What do you do with all the liquid at the end? Use some as sauce, and the rest later as stock, I suppose.


pablopatito said...

I had a similar problem with her sausage, leek and cheese stew. In that, you cook pasta in the pan with the other ingredients. But I found you need a lot of liquid to cook the pasta, and it turned into soup, rather than a stew.

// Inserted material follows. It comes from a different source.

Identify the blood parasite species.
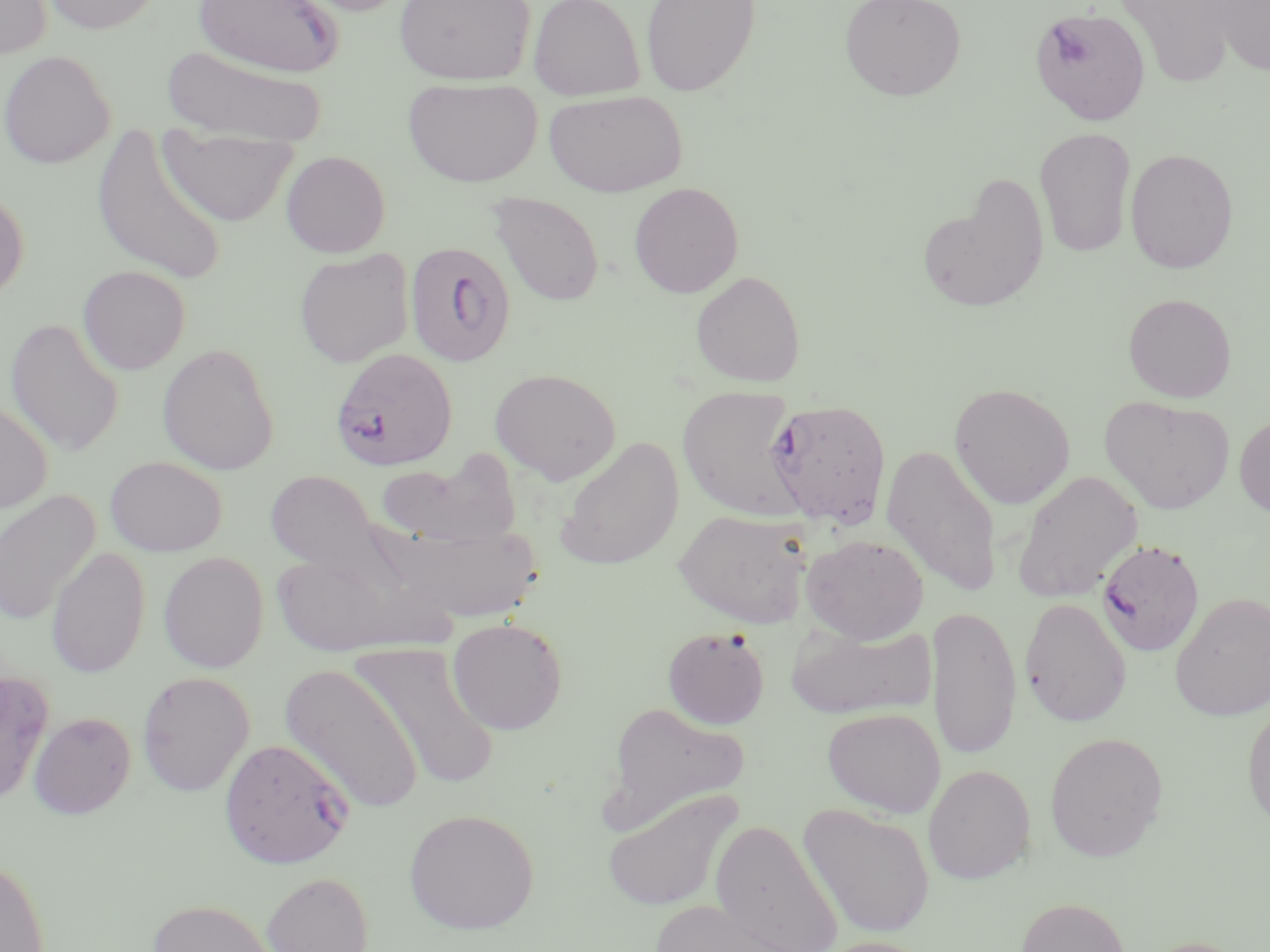
Plasmodium falciparum.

I've made it again but cooked the pasta separately and it was great. It seems like its one of these cases where writers think they're making life easier by using one pan, when in fact using two or three pans is easier.

Nicholas Clee said...

Glad you agree. It's very satisfying to cook everything in one pot, but difficult unless you're able to ensure that each ingredient gets its optimum cooking time. This can apply even to forgiving ingredients. For example, when I make a pork and (dried) bean stew, I usually cook the beans first.

Anonymous said...

The biggest problem I find is that this recipe along with the sausage, leek and cheese thing and just about everything else she's come up with for the Guardian sound absolutely horrid. I'm sure she must be very talented, but I think she has no taste. Yuck.

Nicholas Clee said...

I wouldn't go that far! She likes robust flavours - and that suits me. Occasionally, though, I find her recipes impractical.